WORK TO BE COMPLETED: Could you output, word for word, only the lines from the line with "Lóa mắt với" to the end of the entries, including both ends? Omit the pictures.

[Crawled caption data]
►
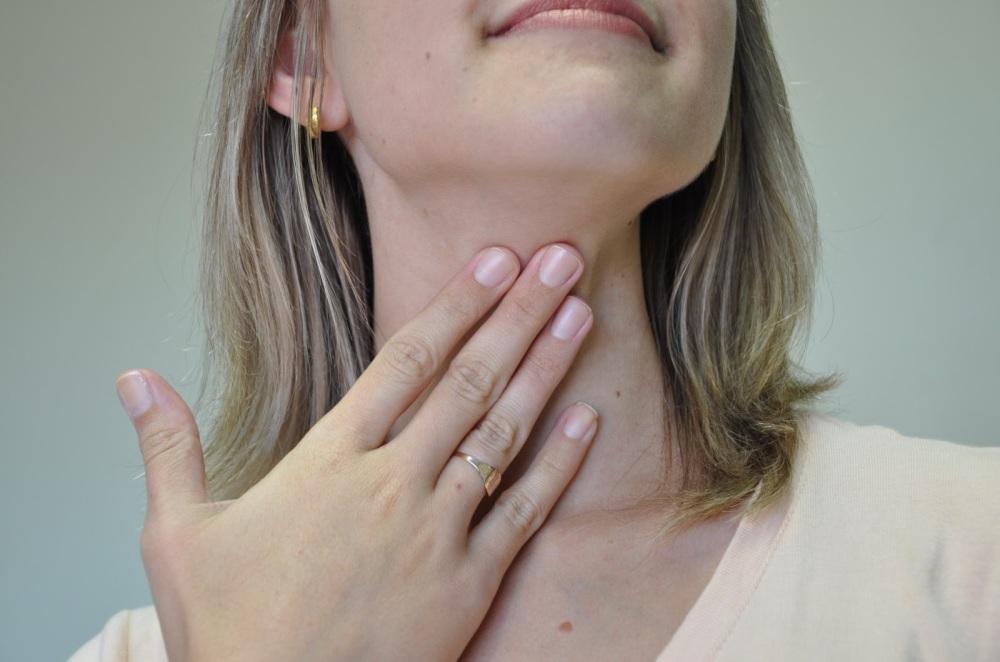 dificuldade-para-engolir-odontoclinic-campo-grande
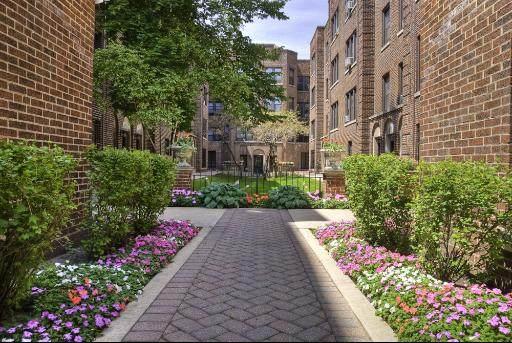 632 Addison Street - Photo 1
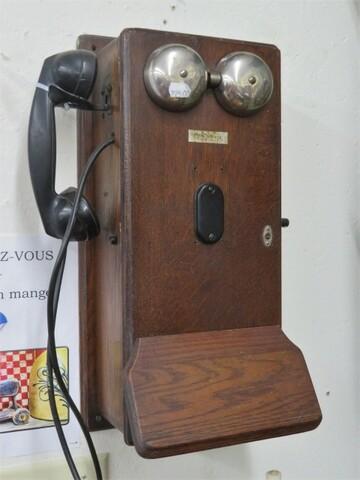 Arrivée du téléphone au Québec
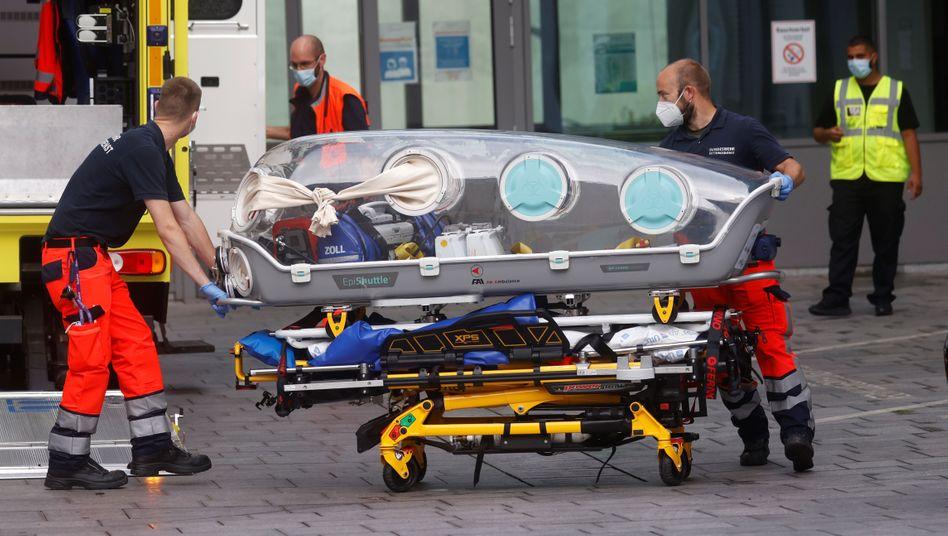 Berliner Charité: Zwei Sanitäter schieben die Isolationskapsel, mit der Nawalny nach Berlin transportiert wurde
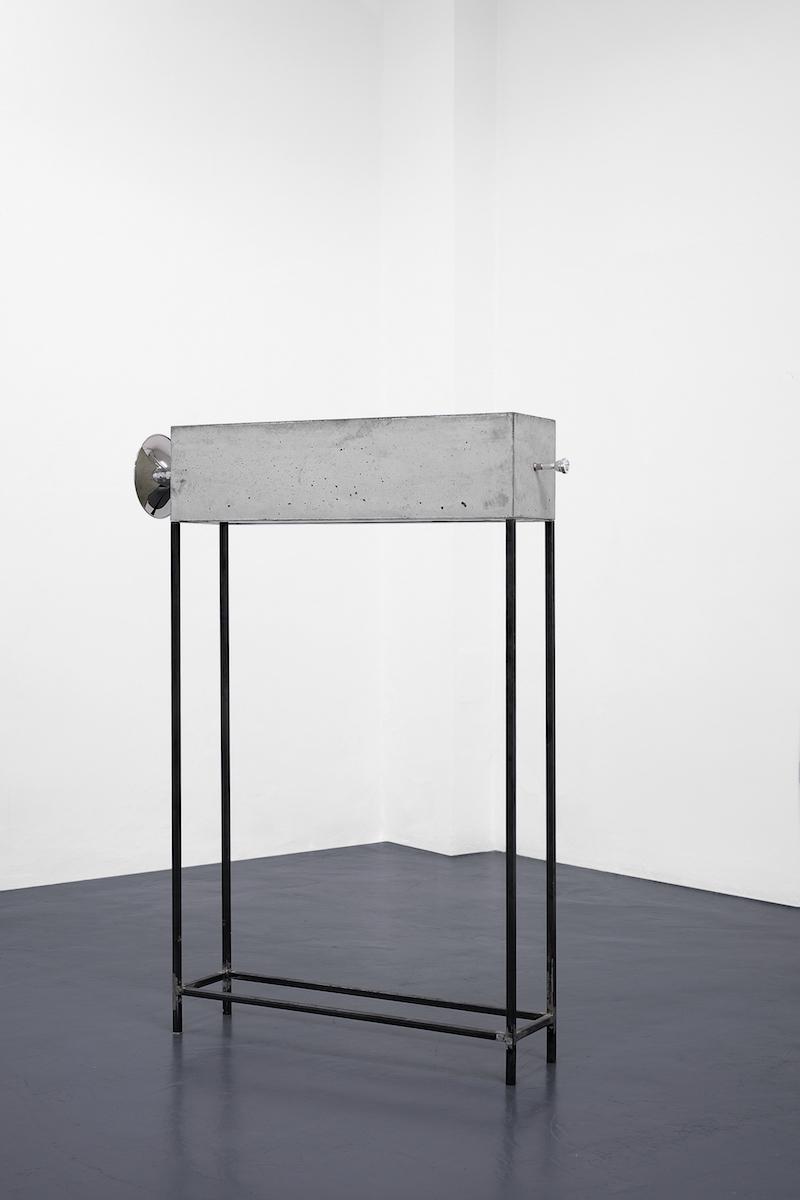 Jacopo Mazzobnelli_Volume, 2018, trombone, cemento e struttura in metallo, cm 160x120x25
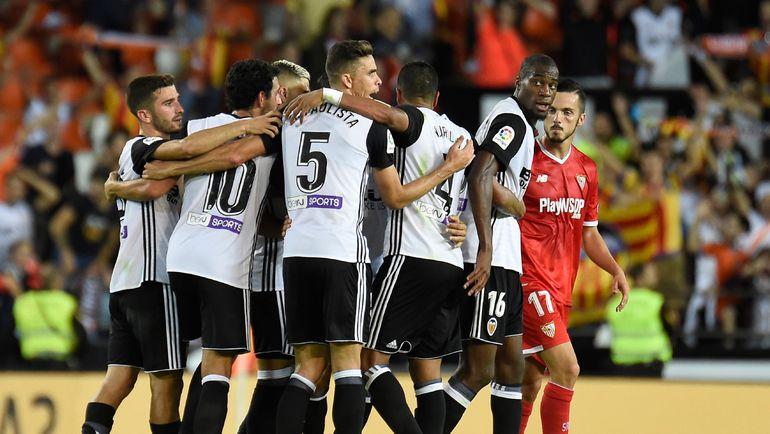 """Суббота. Валенсия. """"Валенсия"""" - """"Севилья"""" - 4:0. """"Летучие мыши"""" празднуют забитый гол. Фото AFP"""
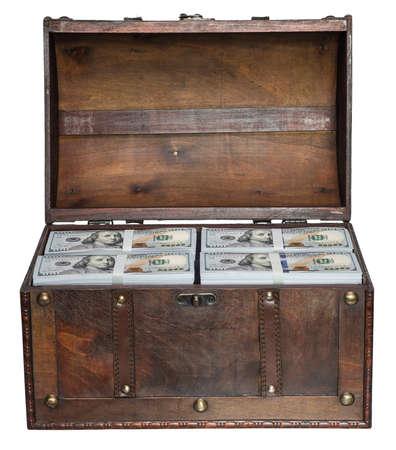 cofre del tesoro: Pecho viejo abierto lleno de pilas de fajos de 100 d�lares estadounidenses aislados sobre fondo blanco.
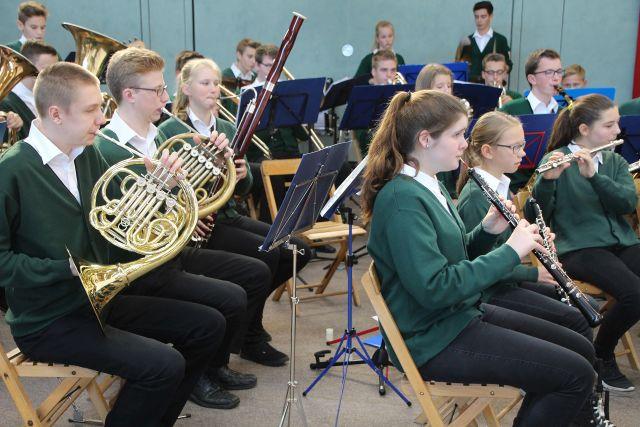Die Burgmusikanten Raesfeld zu einem Gemeinschaftskonzertkonzert ein.
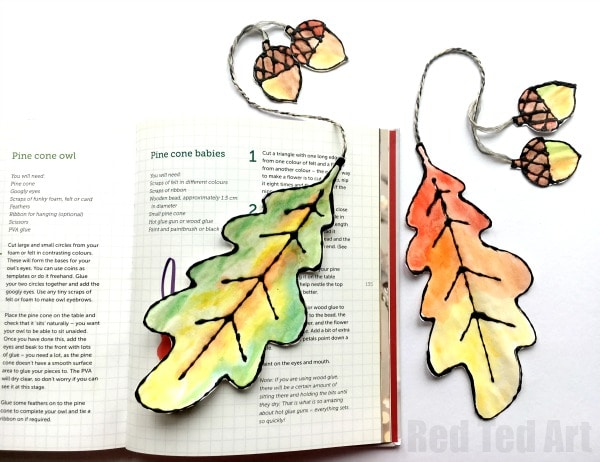 Watercolour Leaf Bookmarks - these leaf bookmarks look fabulous and are easy to make. Use our free oak leaf printables to make these black glue and watercolour leaves and turn them into fabulous watercolour leaf bookmarks for Autumn. Such a beautiful Autumn craft. Love leaf DIYs.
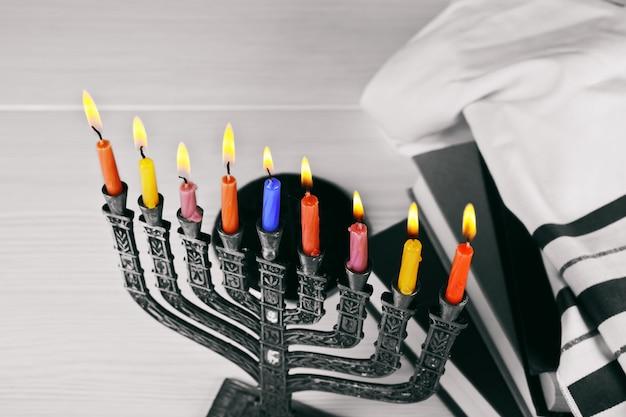 Menorah di hanukkah con candele accese felici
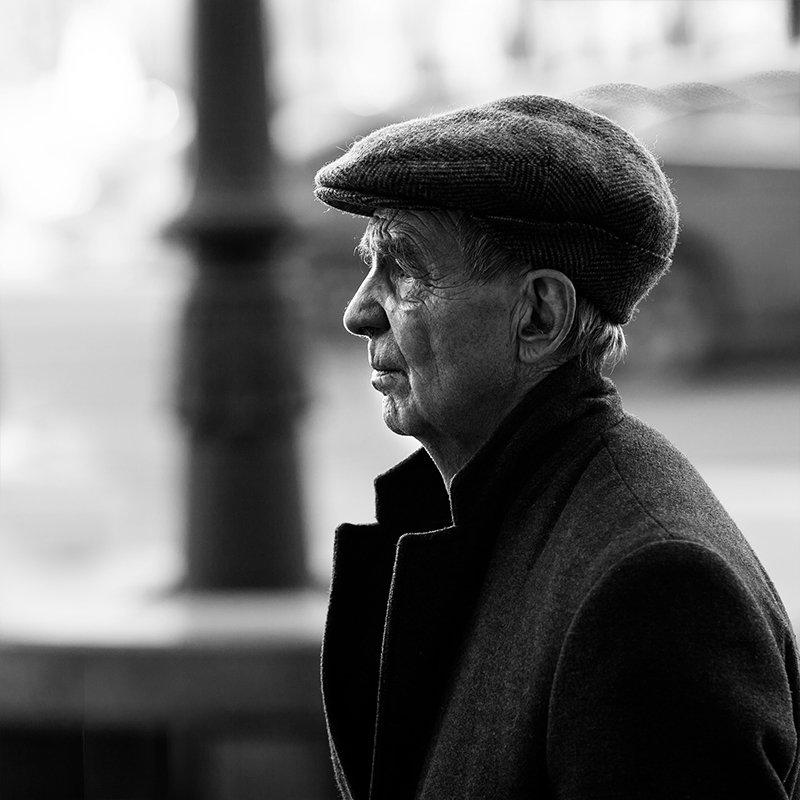 портрет, квадрат, калинин юрий ,ч/б фото, уличная фотография, юрец, люди, лица, город, санкт-петербург ,фотограф фотопробаphoto preview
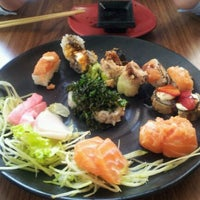 Foto tirada no(a) Kawa Sushi | 川 por Juracy V. em 1/31/2012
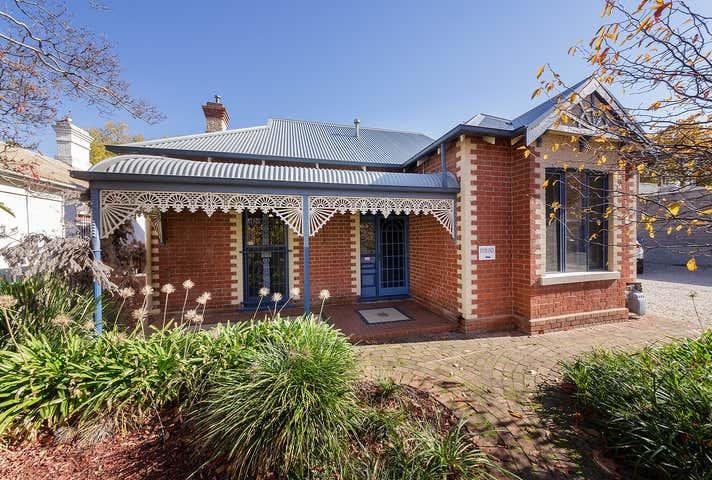 531 Macauley Street Albury NSW 2640 - Image 1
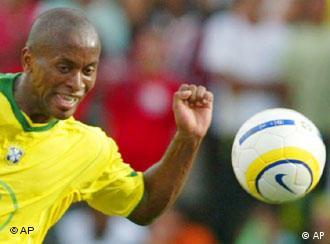 Foco do meia está ajustado: Copa do Mundo e igualdade no futebol
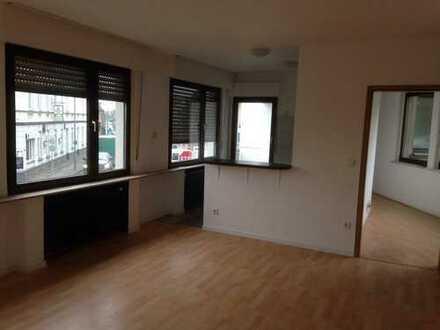 Vollständig renovierte 3-Zimmer-Wohnung mit Balkon in Krefeld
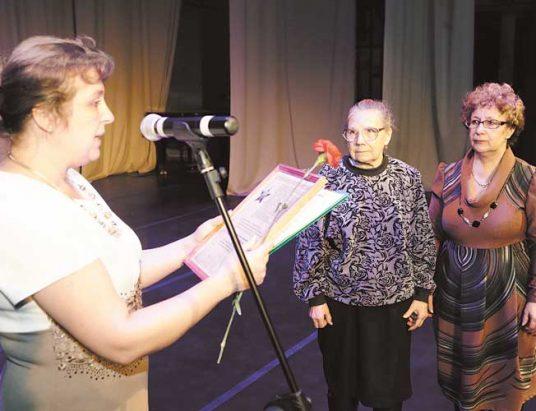 Родственники участников войны получают копии наградных листов. ФОТО: ЕВГЕНИЙ КРЕХАНОВ
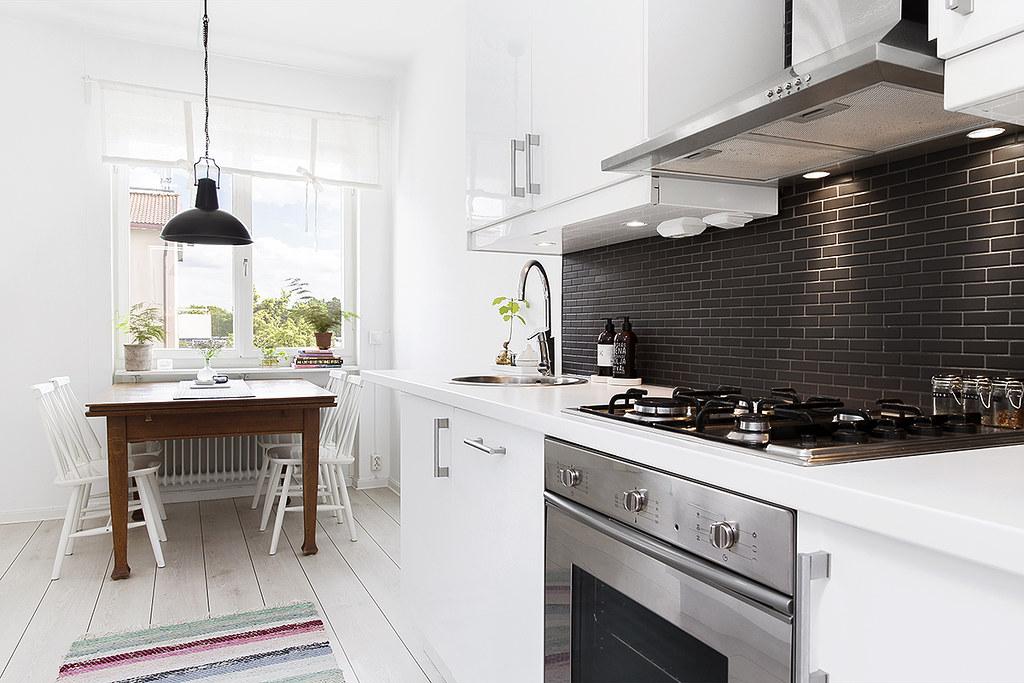 03-modern-kitchen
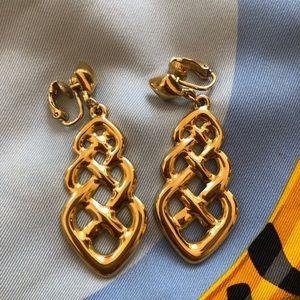 Jewelry - Clip on vintage gold drop lattice earrings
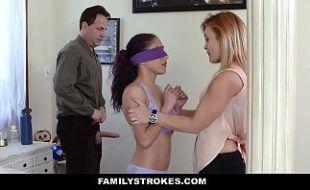 Peituda ensina sua filha a fuder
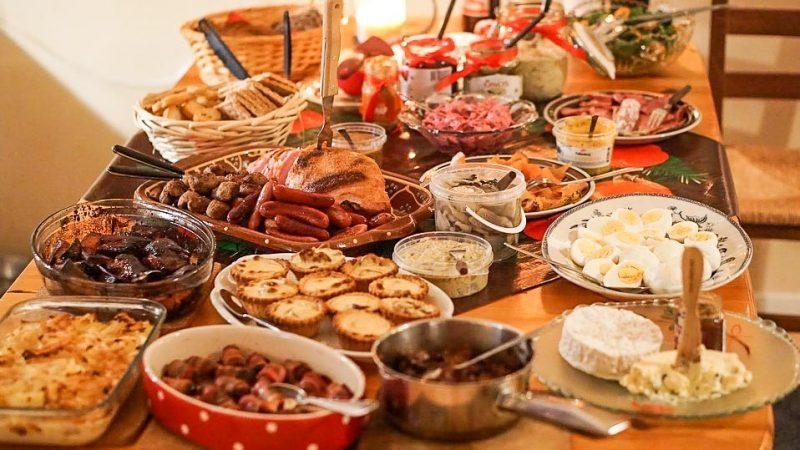 bild på ett julbord foto från visita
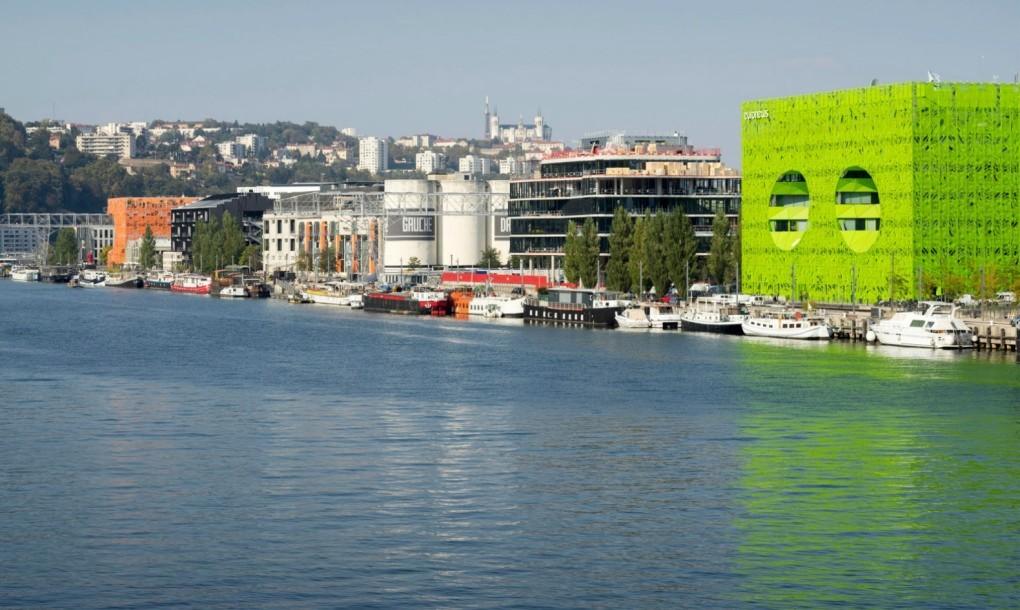 Lóa mắt với kiến trúc nhà hai mắt xanh lè tại Lyon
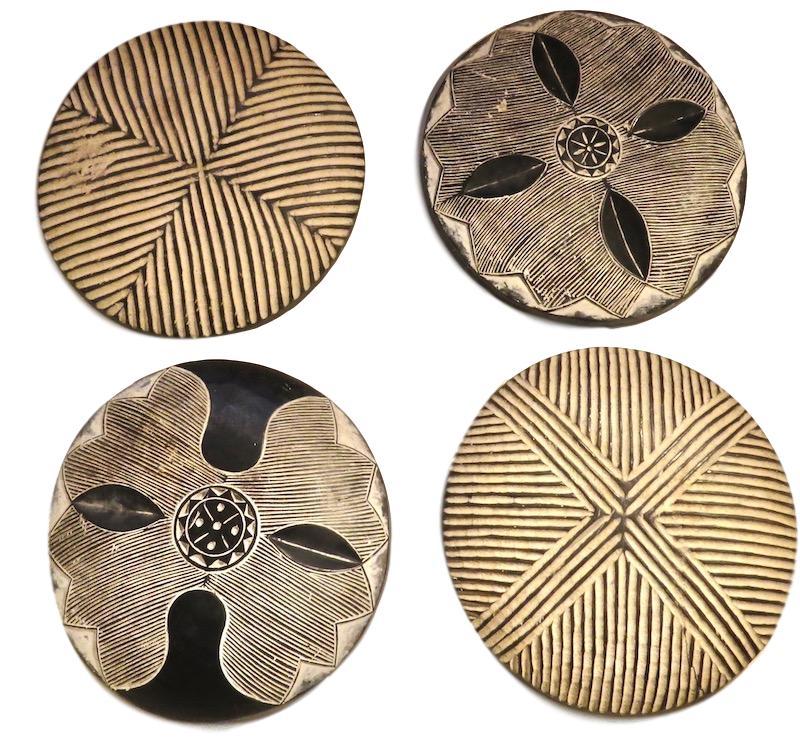 "Vintage Woman's Wood Shield Zulu Tribe, South Africa   22""d  AF084"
◄
SOLUTION TO THE EXERCISE:
 Lóa mắt với kiến trúc nhà hai mắt xanh lè tại Lyon
 "Vintage Woman's Wood Shield Zulu Tribe, South Africa   22""d  AF084"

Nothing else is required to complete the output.